Sete anos. Na vida de uma catedral, é um piscar de olhos; para uma investigação judicial, é uma eternidade que acaba por cobrar seu preço. Desde a noite de 15 de abril de 2019, quando a torre de Viollet-le-Duc desabou e a estrutura de madeira milenar, "a floresta", virou fumaça, a origem do desastre ainda não foi definitivamente estabelecida publicamente.
O processo, aberto por "destruição involuntária", permanece sob a jurisdição do Ministério Público de Paris. Desde o início, as investigações têm se concentrado na hipótese de um acidente relacionado aos trabalhos de restauração, uma linha de investigação frequentemente mencionada em comunicações judiciais, sem que uma explicação técnica tenha sido estabelecida nesta fase, principalmente porque as evidências físicas foram danificadas pelo desabamento e carbonização.
Uma pista fortuita, muitas cinzas e poucas certezas.

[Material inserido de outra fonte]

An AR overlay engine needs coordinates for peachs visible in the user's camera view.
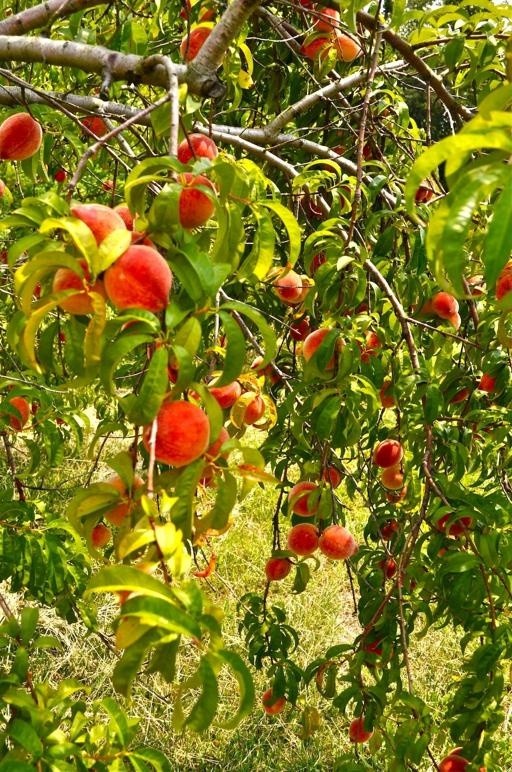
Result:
[1,1,511,772]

Na prática, essa incerteza age como uma corrente de ar na nave de um navio: sempre retorna. Especialistas examinaram minuciosamente a instalação elétrica, os andaimes, os dispositivos de segurança contra incêndio, mas a possibilidade de um curto-circuito, de uma ferramenta elétrica ou de um incêndio de combustão lenta no sótão ainda persiste, mesmo entre os funcionários presentes no local, sem que esses cenários constituam uma conclusão legal.
Entretanto, os trabalhos de segurança e restauração prosseguem em seu próprio ritmo, seguindo uma trajetória distinta da investigação, impulsionada pelo objetivo político declarado em 2019 e pela promessa de reabertura em 2024, em meio a apelos para arrecadação de fundos. Persiste a impressão, por parte do sistema judiciário, de que o caso avança a passos de tartaruga: a catedral está sendo reconstruída diante dos olhos da nação, enquanto a verdade continua a nos escapar.